Set out the entries from the line containing "How far off" up to and including the line containing "15.0 metres" as a numbered list, leaving out any blank lines.

━━━ EXTRACTED MATERIAL ━━━

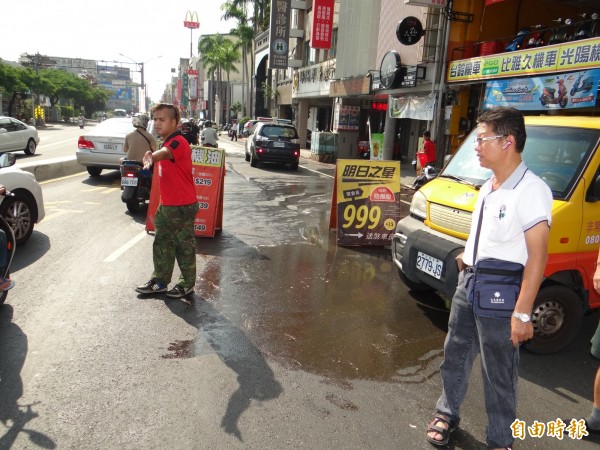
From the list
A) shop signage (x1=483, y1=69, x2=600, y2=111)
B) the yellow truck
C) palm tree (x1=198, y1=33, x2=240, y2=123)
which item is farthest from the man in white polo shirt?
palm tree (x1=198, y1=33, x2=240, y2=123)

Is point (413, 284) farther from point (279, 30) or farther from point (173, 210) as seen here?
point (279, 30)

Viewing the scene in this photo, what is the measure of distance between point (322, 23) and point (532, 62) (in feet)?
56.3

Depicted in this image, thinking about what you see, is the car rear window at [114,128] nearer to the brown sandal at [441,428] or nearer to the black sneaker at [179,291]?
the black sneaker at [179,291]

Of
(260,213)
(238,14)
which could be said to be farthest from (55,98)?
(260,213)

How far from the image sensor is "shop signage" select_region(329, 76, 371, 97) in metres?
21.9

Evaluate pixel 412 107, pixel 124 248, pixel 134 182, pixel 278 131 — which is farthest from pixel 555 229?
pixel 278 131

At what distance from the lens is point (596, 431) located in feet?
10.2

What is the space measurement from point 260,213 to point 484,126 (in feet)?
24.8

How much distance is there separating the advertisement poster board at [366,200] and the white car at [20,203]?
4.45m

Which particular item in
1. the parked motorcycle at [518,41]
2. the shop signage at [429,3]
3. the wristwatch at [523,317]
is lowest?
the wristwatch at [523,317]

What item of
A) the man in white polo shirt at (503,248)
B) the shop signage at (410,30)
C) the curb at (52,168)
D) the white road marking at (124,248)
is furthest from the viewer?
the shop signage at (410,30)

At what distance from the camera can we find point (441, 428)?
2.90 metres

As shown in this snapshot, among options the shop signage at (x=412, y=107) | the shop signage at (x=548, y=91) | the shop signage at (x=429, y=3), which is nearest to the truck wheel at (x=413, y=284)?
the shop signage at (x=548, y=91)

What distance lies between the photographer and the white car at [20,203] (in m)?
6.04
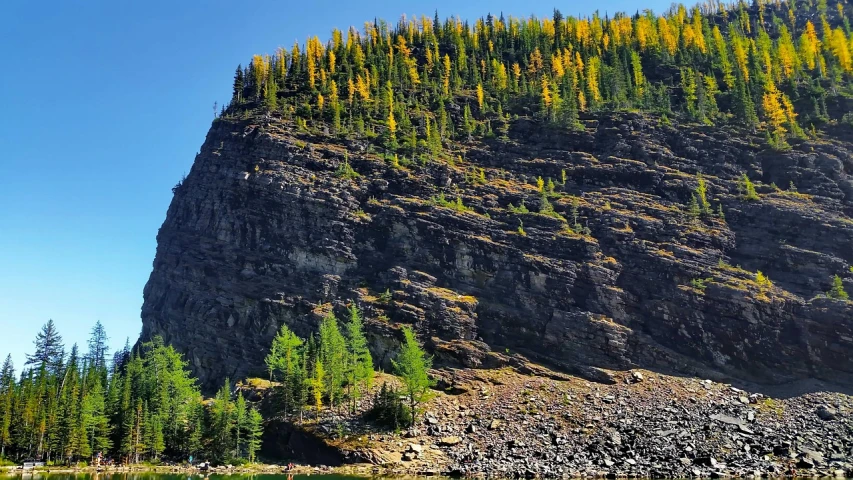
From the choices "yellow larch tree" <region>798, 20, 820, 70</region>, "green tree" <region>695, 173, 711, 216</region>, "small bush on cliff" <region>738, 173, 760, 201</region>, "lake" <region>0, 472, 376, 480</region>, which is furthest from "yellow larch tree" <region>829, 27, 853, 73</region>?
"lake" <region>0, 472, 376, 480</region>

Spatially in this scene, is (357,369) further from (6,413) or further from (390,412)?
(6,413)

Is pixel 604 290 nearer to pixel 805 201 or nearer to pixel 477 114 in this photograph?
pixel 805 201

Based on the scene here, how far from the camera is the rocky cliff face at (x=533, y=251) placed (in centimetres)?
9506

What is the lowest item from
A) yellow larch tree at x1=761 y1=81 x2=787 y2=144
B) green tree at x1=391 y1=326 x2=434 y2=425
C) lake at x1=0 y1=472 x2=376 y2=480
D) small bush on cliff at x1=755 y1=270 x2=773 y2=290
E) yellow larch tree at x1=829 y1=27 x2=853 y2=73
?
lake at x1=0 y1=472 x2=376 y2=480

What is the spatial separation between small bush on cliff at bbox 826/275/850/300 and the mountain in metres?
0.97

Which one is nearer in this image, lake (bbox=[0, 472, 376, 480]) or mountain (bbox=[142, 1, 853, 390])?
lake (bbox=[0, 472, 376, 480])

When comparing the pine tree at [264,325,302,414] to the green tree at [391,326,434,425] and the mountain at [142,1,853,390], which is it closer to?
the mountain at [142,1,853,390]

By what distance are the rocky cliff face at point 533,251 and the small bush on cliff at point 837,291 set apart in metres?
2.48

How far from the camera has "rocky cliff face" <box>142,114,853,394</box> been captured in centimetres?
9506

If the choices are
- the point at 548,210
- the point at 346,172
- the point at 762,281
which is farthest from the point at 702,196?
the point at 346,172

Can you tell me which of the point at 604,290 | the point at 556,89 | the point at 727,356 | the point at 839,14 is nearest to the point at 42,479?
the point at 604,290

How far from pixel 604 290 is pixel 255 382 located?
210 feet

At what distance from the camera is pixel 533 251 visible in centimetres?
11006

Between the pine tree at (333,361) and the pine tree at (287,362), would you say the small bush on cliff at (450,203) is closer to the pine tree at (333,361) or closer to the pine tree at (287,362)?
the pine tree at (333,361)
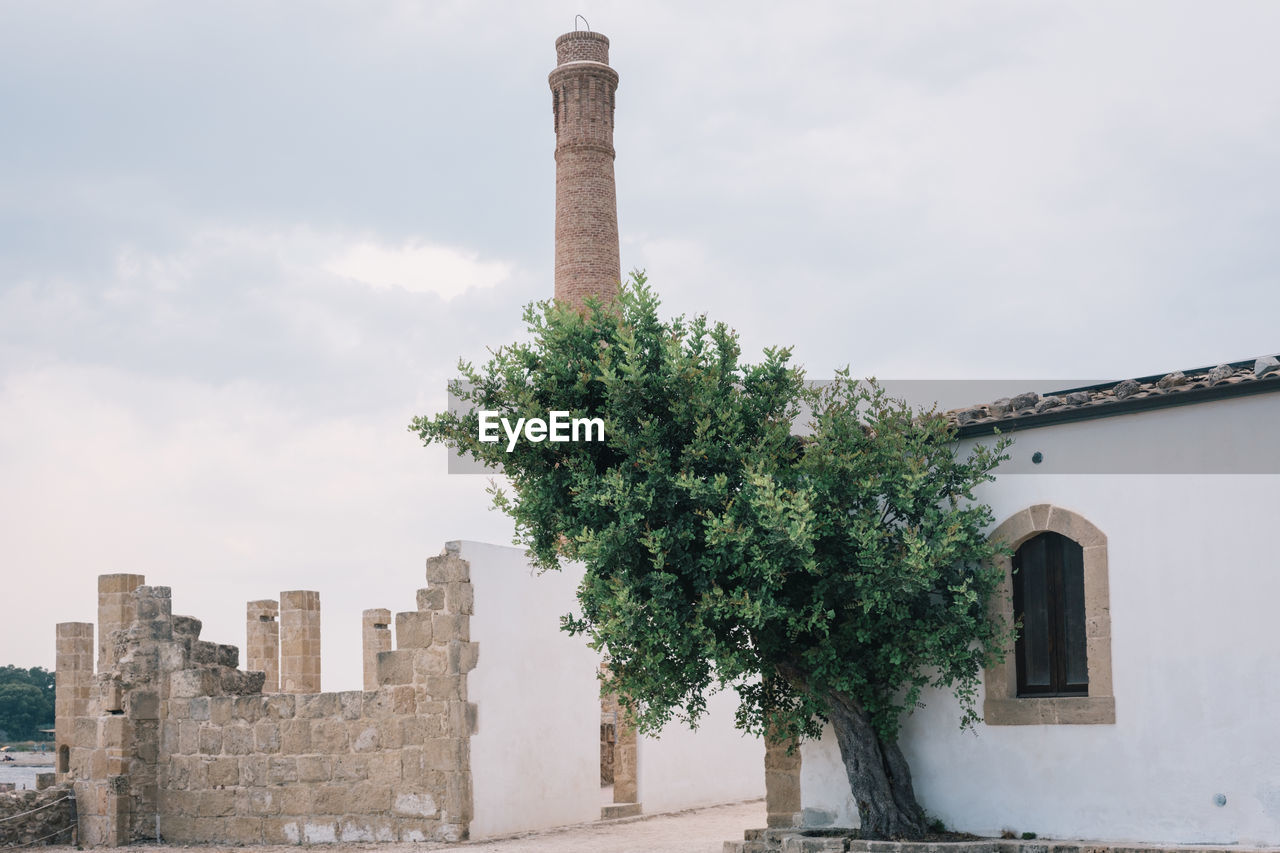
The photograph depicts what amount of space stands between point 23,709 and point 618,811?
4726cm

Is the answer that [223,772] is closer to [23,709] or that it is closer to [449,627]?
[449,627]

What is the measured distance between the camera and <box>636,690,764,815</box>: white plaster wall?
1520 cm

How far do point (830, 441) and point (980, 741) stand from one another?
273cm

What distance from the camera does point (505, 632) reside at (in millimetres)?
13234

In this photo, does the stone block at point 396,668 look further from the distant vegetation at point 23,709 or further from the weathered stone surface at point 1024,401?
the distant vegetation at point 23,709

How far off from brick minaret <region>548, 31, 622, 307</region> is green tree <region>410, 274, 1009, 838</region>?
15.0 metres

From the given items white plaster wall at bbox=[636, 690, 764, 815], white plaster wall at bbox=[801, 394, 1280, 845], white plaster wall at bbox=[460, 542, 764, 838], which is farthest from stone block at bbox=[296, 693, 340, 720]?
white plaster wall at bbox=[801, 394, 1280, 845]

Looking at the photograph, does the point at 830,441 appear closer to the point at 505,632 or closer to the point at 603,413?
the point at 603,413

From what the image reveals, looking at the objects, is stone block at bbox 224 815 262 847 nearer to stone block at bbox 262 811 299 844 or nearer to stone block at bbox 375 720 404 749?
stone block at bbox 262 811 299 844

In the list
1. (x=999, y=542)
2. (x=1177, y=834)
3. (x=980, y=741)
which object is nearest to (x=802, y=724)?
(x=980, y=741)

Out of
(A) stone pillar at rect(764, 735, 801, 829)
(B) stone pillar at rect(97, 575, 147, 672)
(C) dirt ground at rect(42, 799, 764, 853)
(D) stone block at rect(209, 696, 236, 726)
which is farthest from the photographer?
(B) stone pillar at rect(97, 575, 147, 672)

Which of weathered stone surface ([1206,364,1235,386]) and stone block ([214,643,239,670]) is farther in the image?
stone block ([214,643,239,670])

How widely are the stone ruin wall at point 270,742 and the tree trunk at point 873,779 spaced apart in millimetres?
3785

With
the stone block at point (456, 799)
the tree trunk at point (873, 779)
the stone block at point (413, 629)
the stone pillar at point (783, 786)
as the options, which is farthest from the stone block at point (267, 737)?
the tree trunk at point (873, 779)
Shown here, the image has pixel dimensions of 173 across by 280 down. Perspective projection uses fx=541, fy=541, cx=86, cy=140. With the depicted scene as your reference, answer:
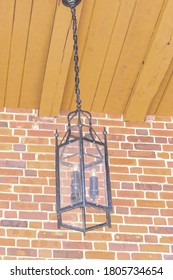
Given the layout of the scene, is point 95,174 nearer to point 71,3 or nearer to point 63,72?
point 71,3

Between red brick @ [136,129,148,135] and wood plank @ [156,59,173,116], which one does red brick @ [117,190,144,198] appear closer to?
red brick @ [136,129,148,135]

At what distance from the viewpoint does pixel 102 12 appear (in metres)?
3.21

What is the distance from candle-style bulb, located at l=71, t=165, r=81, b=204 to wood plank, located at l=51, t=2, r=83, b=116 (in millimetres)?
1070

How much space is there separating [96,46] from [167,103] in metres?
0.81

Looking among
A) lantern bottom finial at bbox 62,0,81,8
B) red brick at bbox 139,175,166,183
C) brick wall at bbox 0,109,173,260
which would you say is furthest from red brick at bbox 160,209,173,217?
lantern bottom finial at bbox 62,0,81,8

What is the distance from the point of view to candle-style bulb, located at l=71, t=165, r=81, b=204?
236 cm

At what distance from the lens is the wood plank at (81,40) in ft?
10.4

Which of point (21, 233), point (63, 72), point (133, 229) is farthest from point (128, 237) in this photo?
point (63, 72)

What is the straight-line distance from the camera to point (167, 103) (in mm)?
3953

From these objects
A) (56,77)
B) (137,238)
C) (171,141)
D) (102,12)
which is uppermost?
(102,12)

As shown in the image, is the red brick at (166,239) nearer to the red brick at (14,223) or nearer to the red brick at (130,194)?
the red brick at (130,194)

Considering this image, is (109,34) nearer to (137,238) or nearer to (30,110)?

━━━

= WRITTEN REPLY =
1. How far off from brick minaret <region>548, 31, 622, 307</region> is green tree <region>410, 274, 1009, 838</region>?
2. 15.0 metres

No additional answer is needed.